In children, PHPT has been frequently associated with intense osteosclerosis of the metaphyseal regions, particularly in rapidly growing bones. Localized osteosclerosis mixed with lytic deposits in the skull and in the vertebral bodies adjacent to the endplates, and also increased trabecular bone in the metaphyses of the long bones, has been reported in rare occasions in adults with PHPT; however, the exact mechanism of bone sclerosis in PHPT has not been clearly defined (5). An experimental study has demonstrated the production of dense metaphyseal bone in rats given small doses of PTH over an extended period, which was confirmed quantitatively by BMD measurement. In addition to stimulating osteoclastic activity and bone resorption, PTH has been shown to stimulate osteoblastic activity and to increase bone-forming surfaces (5).

Very rare cases of focal hyperostotic lesions (or focal osteosclerosis) have been described in patients with PHPT, and its mechanism has remained unknown (6). Although focal osteosclerosis was observed in the skull of some patients with PHPT on plain films in the days when diagnosis of PHPT was difficult, osteosclerosis in patients with PHPT has been unusual recently, since diagnosis of PHPT has become increasingly easy (4).

The diseases that can be found in differential diagnosis with sclerosis in hyperparathyroidism are osteopetrosis, renal osteodystrophy, Paget’s disease, and florid cemento-osseous dysplasia (FLCOD).
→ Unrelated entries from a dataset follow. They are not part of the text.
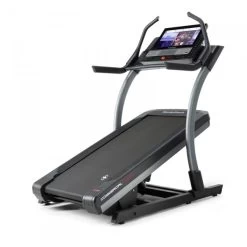 NordicTrack Loopband Incline Trainer X22i - Fitshop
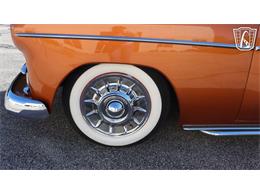1950 Chevrolet Custom (CC-2120583) for sale in Crete, Illinois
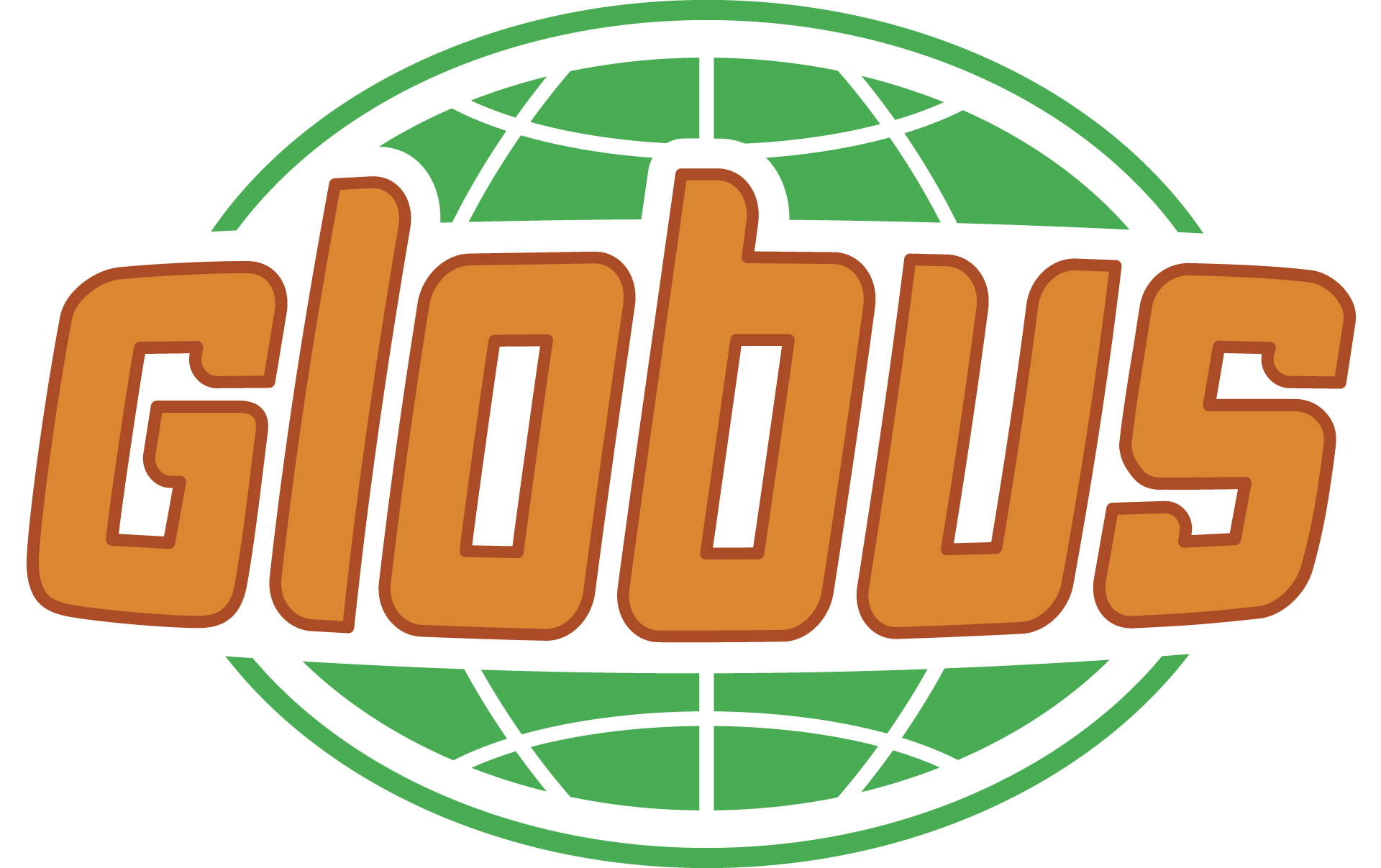 Globus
Osteopetrosis or "marble bone disease" is a congenital condition characterized by a diffuse, bilateral, and symmetric significant increase in the density of all bones. This increased density throughout the skeleton is homogeneous and diffuse (1, 2, 7). However, only the mandible and skull bones showed sclerosis in our patient, and other bones in the skeleton had almost normal or evenly decreased density.
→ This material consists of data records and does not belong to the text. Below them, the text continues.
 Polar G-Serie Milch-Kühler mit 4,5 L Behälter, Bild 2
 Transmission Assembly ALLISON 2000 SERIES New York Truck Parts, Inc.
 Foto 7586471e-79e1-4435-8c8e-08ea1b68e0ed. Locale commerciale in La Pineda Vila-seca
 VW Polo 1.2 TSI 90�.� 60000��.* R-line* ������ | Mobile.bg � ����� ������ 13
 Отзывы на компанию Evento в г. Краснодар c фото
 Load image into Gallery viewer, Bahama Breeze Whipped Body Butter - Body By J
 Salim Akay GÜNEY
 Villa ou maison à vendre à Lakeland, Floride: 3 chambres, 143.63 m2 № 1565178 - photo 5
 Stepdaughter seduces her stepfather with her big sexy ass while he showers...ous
Bone changes in renal osteodystrophy result from secondary hyperparathyroidism due to chronic renal failure (1). Affected patients often have increased levels of PTH secondary to a prolonged low serum level of calcium as a result of impaired calcium absorption and a high serum level of phosphor, resulting from a reduction in renal phosphorus excretion. Skeletal changes include generalized loss of bone density, thinning of bony cortices, and occasionally, an increase in bone density (1). In our case, laboratory data revealed no renal disease.

Paget’s disease is seen most frequently in Great Britain and Australia, whereas it is rare in Africa and Asia (1, 7). The affected bones become enlarged and commonly deformed, resulting in bowing of the weight-bearing bones, such as the legs, curvature of the spine, and enlargement of the skull and the jaws (monkey-like) (7).

Malocclusion may occur due to the separation and movement of teeth. Serum levels of ALP are severely increased in most cases (1). Our patient did not have enlargement and deformity of the bones, as seen in Paget’s disease. She had a mild increase in serum levels of ALP (up to three times the upper limit of normal), but it was not as severe as the increase in ALP seen in Paget’s disease.

Florid osseous dysplasia lesions are usually bilateral and present in both jaws. However, the mandible is the more common location when the lesions are present in only one jaw. The lesions occur above the inferior alveolar canal of the mandible. They usually have well-defined peripheries and sclerotic borders that can vary in width, and also a soft tissue capsule, which may not be apparent in mature lesions (1, 2, 8). In our case, not only the area above the inferior alveolar canal, but also the area under this canal was involved. In addition, there was no lesion with a well-defined border or soft tissue capsule because the sclerosis had a more disseminated pattern. Furthermore, FLCOD only involves the jaw, but our patient had skull involvement, too.

In this case, the development of sclerosis in the jaws and skull radiographs has been demonstrated in a patient with PHPT. Although the association is rare, a causal relationship between parathyroid hormone excess and osteosclerosis has been suggested due to clinical and radiographic findings.